Examples shown below are from go/examples.go and src/GoSharp.PerfTest/Examples.cs in Go and C#, respectively. Most of the samples originate from http://gobyexample.com.
The following Go code fragment creates a non-buffered channel, starts a goroutine that sends "ping" to the channel while in the same time the main function receives this message and prints it. The receiver is waiting for the message for unlimited amount of time while the sender is doing the same to be able to send the message.
func sendRecv() {
messages := make(chan string)
go func() {
messages <- "ping"
}()
msg := <-messages
fmt.Println(msg)
}Semantically equivalent implementation in C# powered by Go# uses asynchronous languages elements (async/await) to achieve the same effect while goroutines are simulated by tasks behind the scenes:
private async Task sendRecv()
{
var messages = Channel<string>.CreateNonBuffered();
Go.Run(async () =>
{
await messages.SendAsync("ping");
});
var msg = await messages.RecvAsync();
Console.WriteLine(msg);
}Blocking version of the same as above (still behind the Go.Run is a task):
private void sendRecvSync()
{
var messages = Channel<string>.CreateNonBuffered();
Go.Run(() =>
{
messages.Send("ping");
});
var msg = messages.Recv();
Console.WriteLine(msg);
}Go supports buffered channels where a given number of items can be sent to the channel without blocking the sender. Afterwards these messages are received:
func sendRecvBuf() {
messages := make(chan string, 2)
messages <- "ping"
messages <- "ping2"
fmt.Println(<-messages)
fmt.Println(<-messages)
}Buffered channel in Go#:
private async Task sendRecvBuf()
{
var messages = Channel<string>.CreateBuffered(2);
await messages.SendAsync("ping");
await messages.SendAsync("ping2");
Console.WriteLine(await messages.RecvAsync());
Console.WriteLine(await messages.RecvAsync());
}It's easy to wait for the completion of a goroutine with the following trick:
func chanSync() {
done := make(chan bool)
go func() {
fmt.Println("begin")
time.Sleep(time.Second)
fmt.Println("done")
done <- true
}()
<- done
fmt.Println("end")
*****
## Stated task A
Rewrite the channel examples from "The following Go" up to and including "async Task sendRecv()", replacing "receiver" with "recipient".
## Stated task B
According to the channel examples, from which website do most of the samples originate?

[Lines of data]
*****
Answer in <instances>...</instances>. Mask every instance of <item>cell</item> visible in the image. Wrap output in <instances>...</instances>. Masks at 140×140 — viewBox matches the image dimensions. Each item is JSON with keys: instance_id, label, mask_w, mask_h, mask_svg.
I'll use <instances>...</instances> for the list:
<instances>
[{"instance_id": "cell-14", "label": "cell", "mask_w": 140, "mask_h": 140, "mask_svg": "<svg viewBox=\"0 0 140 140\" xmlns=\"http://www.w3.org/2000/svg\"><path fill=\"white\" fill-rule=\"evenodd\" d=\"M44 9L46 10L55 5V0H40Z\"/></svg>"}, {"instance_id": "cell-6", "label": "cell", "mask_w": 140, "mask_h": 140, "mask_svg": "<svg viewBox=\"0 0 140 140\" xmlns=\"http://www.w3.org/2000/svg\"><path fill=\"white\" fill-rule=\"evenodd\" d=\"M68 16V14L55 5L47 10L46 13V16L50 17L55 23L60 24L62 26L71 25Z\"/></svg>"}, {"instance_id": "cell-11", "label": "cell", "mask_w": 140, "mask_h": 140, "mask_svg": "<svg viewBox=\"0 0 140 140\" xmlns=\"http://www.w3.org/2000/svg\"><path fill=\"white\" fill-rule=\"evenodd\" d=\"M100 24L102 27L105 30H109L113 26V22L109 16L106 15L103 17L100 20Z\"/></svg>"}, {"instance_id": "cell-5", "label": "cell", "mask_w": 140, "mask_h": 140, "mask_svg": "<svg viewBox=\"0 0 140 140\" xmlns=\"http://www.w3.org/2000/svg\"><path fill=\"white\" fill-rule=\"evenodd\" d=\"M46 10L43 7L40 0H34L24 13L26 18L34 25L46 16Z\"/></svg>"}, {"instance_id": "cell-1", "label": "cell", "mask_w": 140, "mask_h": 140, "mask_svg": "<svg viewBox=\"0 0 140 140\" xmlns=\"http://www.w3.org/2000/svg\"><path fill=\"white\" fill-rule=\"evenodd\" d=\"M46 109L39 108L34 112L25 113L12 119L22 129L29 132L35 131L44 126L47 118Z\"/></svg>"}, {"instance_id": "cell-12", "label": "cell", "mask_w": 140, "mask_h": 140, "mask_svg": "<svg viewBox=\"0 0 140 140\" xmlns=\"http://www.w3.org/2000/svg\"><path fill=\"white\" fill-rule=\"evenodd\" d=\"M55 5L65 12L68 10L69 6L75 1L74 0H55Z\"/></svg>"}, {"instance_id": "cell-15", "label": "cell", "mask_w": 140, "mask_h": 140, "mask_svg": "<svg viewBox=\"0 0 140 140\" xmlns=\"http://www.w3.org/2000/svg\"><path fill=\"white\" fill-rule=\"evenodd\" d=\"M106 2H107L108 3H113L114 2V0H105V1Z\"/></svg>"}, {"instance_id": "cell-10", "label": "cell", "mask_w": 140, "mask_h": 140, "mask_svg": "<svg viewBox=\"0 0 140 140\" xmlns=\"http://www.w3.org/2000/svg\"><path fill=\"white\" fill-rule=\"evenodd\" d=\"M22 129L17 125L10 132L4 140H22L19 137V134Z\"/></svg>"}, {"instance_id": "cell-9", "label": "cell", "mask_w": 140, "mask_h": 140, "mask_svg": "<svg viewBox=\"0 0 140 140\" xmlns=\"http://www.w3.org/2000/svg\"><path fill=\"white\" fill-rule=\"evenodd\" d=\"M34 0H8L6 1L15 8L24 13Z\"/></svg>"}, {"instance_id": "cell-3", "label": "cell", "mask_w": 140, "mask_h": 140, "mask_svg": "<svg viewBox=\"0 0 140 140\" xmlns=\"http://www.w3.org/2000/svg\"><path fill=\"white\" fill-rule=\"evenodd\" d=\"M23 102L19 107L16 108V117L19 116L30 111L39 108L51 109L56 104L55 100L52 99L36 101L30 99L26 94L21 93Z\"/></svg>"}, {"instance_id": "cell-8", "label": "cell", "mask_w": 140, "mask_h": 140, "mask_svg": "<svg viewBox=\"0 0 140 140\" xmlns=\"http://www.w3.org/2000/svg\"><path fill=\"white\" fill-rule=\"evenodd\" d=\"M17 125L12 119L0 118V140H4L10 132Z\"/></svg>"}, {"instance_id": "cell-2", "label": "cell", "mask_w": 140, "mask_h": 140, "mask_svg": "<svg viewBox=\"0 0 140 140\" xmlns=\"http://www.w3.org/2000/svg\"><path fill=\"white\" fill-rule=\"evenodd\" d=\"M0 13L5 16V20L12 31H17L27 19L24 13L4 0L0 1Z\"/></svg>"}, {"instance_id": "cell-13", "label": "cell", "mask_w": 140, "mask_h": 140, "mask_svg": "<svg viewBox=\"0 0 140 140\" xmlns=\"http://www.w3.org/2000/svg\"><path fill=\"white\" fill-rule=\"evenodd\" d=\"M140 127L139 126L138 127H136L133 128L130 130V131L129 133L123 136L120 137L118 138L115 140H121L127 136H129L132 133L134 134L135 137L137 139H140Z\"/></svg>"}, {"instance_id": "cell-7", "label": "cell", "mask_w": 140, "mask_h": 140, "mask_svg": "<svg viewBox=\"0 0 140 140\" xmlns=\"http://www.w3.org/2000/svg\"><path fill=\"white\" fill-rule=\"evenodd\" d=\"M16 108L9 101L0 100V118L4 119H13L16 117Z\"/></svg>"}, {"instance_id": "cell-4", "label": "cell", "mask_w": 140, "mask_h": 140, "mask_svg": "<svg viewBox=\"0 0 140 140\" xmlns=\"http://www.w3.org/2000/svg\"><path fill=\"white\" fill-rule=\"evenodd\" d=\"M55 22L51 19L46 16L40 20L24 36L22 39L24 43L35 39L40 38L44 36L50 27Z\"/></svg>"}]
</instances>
*****
## Written answer A
The following Go code fragment creates a non-buffered channel, starts a goroutine that sends "ping" to the channel while in the same time the main function receives this message and prints it. The recipient is waiting for the message for unlimited amount of time while the sender is doing the same to be able to send the message.
func sendRecv() {
messages := make(chan string)
go func() {
messages <- "ping"
}()
msg := <-messages
fmt.Println(msg)
}Semantically equivalent implementation in C# powered by Go# uses asynchronous languages elements (async/await) to achieve the same effect while goroutines are simulated by tasks behind the scenes:
private async Task sendRecv()

## Written answer B
http://gobyexample.com